• _TASK DETAILS_
How many lines of the data hold the word "Artboard"? State the number and nothing else.

Saved data entries:
══════════

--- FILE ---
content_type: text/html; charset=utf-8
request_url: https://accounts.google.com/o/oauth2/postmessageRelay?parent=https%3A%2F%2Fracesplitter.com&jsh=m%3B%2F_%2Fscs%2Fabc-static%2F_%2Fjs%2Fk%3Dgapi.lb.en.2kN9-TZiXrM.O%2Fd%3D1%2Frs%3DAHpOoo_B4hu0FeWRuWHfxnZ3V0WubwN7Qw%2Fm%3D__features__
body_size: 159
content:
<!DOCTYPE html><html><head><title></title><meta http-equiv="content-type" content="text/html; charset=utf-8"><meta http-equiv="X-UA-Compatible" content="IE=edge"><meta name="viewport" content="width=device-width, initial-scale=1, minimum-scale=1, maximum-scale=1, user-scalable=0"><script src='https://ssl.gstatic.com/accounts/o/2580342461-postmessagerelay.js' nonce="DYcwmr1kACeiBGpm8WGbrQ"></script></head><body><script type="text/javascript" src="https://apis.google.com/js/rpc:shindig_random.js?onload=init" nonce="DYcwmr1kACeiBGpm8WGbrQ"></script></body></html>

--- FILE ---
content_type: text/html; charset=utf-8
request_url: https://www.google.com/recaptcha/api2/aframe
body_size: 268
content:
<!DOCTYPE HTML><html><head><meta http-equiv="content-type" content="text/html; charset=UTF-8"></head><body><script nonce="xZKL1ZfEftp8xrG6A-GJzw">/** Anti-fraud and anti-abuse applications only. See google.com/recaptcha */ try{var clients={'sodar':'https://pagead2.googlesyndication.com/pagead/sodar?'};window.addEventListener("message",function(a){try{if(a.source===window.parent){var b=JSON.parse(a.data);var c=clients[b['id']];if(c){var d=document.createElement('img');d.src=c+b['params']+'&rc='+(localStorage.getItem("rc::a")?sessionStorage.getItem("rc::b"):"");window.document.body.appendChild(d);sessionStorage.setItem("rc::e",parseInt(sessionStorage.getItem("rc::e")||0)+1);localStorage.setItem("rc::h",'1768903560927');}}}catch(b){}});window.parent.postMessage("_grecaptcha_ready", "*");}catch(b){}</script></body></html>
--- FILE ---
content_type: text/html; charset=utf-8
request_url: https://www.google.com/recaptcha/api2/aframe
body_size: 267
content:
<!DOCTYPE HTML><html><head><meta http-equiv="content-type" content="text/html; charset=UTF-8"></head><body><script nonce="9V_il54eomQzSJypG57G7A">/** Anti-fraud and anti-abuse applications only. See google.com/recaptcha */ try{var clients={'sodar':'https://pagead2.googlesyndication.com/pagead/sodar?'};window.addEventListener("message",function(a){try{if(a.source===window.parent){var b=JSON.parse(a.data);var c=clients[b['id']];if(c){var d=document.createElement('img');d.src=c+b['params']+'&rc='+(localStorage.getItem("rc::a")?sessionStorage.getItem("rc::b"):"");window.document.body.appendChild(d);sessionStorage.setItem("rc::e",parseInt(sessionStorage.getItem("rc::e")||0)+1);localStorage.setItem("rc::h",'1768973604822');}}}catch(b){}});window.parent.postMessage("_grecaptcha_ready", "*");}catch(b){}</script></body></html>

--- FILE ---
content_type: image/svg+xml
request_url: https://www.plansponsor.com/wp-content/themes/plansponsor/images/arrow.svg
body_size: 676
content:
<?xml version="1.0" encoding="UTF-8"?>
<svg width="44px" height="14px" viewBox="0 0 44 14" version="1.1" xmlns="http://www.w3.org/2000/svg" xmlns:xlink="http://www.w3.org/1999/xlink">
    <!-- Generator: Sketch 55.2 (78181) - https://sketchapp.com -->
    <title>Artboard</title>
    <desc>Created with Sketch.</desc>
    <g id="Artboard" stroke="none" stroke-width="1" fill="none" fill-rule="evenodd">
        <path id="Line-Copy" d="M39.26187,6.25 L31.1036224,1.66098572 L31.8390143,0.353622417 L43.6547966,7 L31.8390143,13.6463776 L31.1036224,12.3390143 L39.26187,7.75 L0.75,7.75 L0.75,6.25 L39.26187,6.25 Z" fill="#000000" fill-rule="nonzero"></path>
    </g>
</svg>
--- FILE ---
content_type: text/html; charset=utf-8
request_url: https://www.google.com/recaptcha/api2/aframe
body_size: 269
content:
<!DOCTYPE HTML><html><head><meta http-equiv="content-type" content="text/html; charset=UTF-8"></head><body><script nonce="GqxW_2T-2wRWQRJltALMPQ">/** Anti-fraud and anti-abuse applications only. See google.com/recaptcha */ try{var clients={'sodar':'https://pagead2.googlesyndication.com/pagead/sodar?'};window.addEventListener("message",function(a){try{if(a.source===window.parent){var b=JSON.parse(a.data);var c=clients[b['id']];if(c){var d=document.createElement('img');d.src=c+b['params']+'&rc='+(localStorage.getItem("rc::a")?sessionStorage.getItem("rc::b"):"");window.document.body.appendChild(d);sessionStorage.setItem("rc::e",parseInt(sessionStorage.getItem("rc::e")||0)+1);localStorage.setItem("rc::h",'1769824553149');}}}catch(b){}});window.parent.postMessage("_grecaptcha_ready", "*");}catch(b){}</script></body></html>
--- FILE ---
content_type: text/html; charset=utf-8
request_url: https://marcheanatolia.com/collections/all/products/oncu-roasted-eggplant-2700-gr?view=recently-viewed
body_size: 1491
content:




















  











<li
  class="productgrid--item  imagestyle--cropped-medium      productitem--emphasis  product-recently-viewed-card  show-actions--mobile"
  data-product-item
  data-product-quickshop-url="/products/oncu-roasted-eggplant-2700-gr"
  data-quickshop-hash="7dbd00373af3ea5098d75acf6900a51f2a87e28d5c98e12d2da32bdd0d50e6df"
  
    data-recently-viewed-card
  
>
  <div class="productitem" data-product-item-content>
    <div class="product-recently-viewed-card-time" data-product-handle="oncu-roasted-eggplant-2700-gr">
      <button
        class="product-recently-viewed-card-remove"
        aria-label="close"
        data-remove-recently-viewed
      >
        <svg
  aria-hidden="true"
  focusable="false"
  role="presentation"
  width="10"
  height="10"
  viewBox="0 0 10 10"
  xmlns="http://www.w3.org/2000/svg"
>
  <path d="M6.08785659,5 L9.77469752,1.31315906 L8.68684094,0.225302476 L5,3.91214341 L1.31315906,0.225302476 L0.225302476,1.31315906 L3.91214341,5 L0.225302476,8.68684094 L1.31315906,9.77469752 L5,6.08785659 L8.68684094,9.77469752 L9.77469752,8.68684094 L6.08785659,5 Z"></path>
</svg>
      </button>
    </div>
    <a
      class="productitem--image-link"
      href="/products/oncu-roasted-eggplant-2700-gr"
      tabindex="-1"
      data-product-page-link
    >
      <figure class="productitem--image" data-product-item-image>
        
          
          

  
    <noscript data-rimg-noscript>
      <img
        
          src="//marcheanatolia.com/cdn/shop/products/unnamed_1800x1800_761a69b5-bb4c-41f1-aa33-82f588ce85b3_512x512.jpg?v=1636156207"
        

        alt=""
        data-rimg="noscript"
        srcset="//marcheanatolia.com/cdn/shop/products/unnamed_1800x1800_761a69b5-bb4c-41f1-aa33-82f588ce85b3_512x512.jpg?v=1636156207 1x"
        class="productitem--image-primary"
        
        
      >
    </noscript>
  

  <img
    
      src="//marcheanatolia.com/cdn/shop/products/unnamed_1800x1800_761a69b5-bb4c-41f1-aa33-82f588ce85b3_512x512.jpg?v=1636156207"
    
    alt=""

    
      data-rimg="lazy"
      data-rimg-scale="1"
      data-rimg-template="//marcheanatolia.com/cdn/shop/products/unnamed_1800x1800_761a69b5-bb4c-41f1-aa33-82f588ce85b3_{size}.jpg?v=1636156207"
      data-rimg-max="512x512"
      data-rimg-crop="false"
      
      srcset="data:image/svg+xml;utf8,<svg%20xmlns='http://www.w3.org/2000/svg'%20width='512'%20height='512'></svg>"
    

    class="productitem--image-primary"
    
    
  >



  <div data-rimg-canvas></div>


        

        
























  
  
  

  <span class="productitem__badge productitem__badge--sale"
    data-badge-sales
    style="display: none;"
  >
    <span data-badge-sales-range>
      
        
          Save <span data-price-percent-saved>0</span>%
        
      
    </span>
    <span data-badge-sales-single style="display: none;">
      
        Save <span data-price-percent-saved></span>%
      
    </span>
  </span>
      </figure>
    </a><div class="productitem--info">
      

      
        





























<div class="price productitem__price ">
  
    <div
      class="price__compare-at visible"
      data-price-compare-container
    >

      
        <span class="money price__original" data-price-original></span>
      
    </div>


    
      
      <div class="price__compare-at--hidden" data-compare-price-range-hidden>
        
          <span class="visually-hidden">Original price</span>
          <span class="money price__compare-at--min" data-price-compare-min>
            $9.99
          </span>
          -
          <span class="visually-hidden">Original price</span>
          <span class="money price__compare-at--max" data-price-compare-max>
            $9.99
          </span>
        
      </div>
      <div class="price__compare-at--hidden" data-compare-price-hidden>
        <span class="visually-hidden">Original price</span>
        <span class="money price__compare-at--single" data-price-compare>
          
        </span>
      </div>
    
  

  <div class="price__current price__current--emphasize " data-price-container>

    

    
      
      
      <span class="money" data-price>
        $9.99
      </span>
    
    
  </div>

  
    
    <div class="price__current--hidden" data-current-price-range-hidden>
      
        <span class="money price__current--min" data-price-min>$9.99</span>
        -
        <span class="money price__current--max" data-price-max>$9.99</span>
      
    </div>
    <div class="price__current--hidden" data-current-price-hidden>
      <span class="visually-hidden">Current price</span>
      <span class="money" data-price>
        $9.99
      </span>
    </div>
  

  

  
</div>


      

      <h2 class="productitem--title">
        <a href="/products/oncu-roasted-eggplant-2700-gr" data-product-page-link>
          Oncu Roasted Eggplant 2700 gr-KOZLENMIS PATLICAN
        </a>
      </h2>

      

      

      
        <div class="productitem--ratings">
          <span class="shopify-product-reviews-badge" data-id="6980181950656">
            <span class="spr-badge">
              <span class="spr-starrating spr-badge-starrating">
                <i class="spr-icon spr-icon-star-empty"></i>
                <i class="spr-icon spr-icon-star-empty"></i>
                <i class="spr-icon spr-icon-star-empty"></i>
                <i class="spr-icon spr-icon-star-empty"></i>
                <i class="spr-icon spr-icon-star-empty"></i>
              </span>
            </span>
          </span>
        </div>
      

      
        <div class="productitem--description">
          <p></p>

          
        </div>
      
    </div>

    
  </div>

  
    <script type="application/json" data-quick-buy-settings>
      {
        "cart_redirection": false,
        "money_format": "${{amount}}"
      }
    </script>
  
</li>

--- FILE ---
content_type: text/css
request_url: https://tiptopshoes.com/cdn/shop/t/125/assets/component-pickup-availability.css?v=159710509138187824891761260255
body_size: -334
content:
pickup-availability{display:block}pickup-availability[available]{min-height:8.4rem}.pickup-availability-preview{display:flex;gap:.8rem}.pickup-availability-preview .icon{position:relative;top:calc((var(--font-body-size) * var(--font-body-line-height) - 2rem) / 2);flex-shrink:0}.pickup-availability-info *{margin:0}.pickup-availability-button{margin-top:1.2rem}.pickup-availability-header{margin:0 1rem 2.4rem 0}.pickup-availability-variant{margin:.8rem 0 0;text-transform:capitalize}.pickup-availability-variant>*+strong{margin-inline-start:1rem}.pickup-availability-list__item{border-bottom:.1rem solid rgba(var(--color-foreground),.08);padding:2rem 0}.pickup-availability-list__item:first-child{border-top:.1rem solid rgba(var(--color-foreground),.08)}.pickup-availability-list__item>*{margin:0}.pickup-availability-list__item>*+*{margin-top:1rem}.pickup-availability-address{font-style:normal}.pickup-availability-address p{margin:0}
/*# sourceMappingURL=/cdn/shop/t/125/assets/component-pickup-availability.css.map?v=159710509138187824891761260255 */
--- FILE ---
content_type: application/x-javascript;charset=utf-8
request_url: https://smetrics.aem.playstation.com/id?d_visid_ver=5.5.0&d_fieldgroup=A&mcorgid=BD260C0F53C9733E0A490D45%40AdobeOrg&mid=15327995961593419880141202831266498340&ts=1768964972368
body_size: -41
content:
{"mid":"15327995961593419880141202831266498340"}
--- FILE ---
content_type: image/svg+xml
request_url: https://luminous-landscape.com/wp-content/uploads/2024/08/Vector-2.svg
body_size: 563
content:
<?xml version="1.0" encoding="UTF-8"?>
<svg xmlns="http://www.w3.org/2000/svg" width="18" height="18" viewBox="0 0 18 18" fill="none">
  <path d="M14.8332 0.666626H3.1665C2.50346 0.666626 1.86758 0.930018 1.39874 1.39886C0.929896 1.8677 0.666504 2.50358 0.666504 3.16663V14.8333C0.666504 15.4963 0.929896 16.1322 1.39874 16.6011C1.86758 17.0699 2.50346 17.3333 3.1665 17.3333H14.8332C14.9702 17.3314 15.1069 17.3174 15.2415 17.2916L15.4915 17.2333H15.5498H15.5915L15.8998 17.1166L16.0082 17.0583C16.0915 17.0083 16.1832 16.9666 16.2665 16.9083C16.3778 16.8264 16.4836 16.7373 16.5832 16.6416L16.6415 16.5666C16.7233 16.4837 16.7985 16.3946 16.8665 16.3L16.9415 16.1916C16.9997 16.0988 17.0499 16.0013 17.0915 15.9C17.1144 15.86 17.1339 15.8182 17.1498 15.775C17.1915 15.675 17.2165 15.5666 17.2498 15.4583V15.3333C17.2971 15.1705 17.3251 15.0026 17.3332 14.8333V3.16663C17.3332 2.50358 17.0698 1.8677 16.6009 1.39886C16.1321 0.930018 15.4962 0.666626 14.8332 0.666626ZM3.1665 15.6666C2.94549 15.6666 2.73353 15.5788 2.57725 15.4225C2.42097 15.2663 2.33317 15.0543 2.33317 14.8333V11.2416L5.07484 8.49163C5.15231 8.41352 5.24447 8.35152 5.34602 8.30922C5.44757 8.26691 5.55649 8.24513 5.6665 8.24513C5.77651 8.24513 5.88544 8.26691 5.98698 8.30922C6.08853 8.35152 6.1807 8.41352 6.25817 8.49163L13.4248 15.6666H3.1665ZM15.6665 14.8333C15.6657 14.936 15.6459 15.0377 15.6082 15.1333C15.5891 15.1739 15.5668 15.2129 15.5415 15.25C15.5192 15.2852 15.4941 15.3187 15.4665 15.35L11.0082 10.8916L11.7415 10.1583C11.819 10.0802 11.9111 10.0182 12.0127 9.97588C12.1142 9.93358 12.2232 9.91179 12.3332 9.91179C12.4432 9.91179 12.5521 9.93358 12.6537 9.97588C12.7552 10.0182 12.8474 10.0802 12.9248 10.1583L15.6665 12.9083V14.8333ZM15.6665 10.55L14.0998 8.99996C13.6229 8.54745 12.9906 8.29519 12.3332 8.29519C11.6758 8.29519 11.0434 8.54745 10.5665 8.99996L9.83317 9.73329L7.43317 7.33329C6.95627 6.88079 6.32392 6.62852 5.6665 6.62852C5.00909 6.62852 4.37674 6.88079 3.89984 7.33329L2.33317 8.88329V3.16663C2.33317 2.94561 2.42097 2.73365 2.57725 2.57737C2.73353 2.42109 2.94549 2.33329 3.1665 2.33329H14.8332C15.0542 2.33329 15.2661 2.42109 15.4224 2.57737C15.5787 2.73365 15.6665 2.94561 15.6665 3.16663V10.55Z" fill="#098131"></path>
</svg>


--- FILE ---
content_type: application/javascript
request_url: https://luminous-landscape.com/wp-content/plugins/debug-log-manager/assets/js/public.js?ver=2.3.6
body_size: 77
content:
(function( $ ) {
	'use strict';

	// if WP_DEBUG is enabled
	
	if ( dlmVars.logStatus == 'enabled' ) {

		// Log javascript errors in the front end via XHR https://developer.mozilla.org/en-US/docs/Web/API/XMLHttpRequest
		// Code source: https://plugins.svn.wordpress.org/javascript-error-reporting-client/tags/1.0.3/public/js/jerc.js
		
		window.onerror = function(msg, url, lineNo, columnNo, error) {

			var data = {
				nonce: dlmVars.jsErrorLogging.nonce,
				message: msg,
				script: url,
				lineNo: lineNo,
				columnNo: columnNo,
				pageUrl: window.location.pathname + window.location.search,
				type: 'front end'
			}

══════════

• _ANSWER SECTION_
2